As it has elsewhere, the outbreak of the coronavirus has disrupted the delegate selection process in Kentucky. County/legislative district caucuses have been eliminated under the new plan and all registered Kentucky Democrats can remotely participate in the selection of district delegates. Any Kentucky Democrat can apply with the state party by June 6 to participate via Google Forms ballot in the pre-primary selection of district delegates that takes place from June 7-13. As this is a pre-primary election, delegate slates will be selected for participating candidates and delegate slots allocated on primary election day will be filled from those slates.

Both PLEO and then at-large delegates will be selected by the State Executive Committee on June 27 (if the results of the June 23 primary have been certified by that time).

[Initially, before the coronavirus pandemic hit, Kentucky Democrats had planned to hold post-primary county/legislative district caucuses on May 30 to select delegates to the state convention on June 6. State convention delegates broken into congressional districts were to have chosen district delegates there and the full convention would have selected the PLEO delegates. Following the conclusion of the June 6 state convention, the Kentucky Democratic Party State Executive Committee was to have selected the at-large delegates to go to the national convention from the commonwealth.]

Importantly, if a candidate drops out of the race before the selection of statewide delegates, then any statewide delegates allocated to that candidate will be reallocated to the remaining candidates.
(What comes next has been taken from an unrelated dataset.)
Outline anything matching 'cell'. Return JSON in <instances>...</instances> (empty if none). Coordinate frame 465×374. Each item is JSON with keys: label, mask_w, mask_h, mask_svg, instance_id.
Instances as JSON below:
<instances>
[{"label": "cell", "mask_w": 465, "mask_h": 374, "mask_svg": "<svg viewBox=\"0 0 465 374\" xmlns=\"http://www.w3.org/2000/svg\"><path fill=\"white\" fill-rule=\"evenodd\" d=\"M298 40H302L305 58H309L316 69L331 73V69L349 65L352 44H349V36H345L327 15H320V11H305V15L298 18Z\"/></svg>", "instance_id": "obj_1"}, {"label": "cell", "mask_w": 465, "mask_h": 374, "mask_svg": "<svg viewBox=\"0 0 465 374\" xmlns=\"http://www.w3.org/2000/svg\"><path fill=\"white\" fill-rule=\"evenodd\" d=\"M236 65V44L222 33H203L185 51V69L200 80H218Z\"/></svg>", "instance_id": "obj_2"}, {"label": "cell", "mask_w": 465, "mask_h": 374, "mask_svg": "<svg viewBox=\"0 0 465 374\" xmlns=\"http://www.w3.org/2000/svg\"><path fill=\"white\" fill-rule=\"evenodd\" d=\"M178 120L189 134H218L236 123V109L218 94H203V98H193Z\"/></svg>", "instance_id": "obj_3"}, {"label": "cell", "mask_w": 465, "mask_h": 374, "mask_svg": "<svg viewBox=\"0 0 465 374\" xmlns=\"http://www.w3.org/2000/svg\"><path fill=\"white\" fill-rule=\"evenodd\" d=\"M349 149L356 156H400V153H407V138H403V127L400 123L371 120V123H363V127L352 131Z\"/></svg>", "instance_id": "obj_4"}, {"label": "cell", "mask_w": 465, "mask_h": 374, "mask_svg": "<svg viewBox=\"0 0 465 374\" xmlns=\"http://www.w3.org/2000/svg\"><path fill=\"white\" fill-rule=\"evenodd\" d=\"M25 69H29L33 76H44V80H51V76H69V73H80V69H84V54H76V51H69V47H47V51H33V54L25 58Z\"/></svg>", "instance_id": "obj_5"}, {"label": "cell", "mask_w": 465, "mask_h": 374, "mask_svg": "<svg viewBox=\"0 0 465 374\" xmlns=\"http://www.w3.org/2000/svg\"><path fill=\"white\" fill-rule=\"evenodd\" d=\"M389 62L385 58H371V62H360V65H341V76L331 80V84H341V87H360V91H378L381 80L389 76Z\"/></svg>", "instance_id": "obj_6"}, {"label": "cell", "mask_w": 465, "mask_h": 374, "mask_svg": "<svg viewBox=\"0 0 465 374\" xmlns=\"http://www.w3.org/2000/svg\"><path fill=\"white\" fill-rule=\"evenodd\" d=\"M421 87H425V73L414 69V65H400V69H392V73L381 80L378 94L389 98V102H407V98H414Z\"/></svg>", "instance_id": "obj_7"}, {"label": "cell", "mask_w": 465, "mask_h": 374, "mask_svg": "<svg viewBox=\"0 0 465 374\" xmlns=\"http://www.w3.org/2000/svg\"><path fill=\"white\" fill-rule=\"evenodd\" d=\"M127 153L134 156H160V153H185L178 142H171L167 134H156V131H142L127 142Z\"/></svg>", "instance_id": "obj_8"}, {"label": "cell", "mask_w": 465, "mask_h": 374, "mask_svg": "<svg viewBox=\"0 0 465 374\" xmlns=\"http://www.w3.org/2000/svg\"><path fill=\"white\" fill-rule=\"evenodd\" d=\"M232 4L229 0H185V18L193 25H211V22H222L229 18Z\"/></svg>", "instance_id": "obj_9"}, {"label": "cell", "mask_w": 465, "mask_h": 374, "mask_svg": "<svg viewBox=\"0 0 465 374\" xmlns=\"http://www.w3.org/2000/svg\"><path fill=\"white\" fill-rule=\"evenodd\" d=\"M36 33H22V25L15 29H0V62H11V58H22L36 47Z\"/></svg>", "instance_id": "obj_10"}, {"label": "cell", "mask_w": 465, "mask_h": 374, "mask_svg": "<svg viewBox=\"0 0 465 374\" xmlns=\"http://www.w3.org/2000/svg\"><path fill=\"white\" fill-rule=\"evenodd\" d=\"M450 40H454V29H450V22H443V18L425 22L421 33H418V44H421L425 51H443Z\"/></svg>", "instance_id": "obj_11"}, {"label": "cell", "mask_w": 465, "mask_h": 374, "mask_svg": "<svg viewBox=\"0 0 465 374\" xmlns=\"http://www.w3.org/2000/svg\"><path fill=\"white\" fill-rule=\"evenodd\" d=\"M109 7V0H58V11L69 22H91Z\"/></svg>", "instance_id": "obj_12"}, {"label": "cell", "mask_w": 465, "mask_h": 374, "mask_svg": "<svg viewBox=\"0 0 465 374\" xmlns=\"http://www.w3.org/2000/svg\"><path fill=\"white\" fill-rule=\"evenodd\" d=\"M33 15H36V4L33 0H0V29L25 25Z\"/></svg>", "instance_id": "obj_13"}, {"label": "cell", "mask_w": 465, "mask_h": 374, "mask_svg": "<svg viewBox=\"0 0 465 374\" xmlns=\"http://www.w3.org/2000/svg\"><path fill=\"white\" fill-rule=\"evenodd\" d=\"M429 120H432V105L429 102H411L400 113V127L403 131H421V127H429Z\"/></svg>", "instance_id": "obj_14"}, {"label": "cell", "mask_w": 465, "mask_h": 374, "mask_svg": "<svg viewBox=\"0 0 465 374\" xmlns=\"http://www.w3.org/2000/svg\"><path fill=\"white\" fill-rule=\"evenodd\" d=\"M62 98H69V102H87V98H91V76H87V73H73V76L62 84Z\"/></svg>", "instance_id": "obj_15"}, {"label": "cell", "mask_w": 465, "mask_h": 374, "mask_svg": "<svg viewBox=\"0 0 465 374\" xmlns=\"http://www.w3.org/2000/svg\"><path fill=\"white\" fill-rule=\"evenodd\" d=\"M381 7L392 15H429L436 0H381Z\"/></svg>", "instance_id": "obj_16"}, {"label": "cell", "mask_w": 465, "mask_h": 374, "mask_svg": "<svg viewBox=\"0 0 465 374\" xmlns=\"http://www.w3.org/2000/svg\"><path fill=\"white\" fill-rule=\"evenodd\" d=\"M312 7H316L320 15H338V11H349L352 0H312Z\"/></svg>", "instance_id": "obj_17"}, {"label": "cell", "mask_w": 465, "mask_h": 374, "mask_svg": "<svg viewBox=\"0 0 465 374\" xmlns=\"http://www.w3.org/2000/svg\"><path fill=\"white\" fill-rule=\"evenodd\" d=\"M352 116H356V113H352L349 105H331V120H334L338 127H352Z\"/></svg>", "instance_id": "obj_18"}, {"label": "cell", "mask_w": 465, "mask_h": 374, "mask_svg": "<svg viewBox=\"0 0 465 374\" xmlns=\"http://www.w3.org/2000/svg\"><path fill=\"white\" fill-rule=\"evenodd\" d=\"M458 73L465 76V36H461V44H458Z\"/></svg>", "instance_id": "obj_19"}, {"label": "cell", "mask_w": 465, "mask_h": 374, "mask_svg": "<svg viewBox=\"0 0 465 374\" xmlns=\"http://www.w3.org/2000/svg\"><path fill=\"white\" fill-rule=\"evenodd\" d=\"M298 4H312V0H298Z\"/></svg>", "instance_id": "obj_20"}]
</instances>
If Candidate X is in the race in late June when the Georgia statewide delegate selection takes place but Candidate Y is not, then any statewide delegates allocated to Candidate Y in the late June primary would be reallocated to Candidate X. [This same feature is not something that applies to district delegates.] This reallocation only applies if a candidate has fully dropped out.  This is less likely to be a factor with just Biden left as the only viable candidate in the race, but Sanders could still gain statewide delegates by finishing with more than 15 percent statewide. Under a new deal struck between the Biden and Sanders camps, Biden will be allocated (or reallocated) all of the statewide delegates in a given state. However, during the selection process, the state party will select Sanders-aligned delegate candidates in proportion to the share of the qualified statewide vote.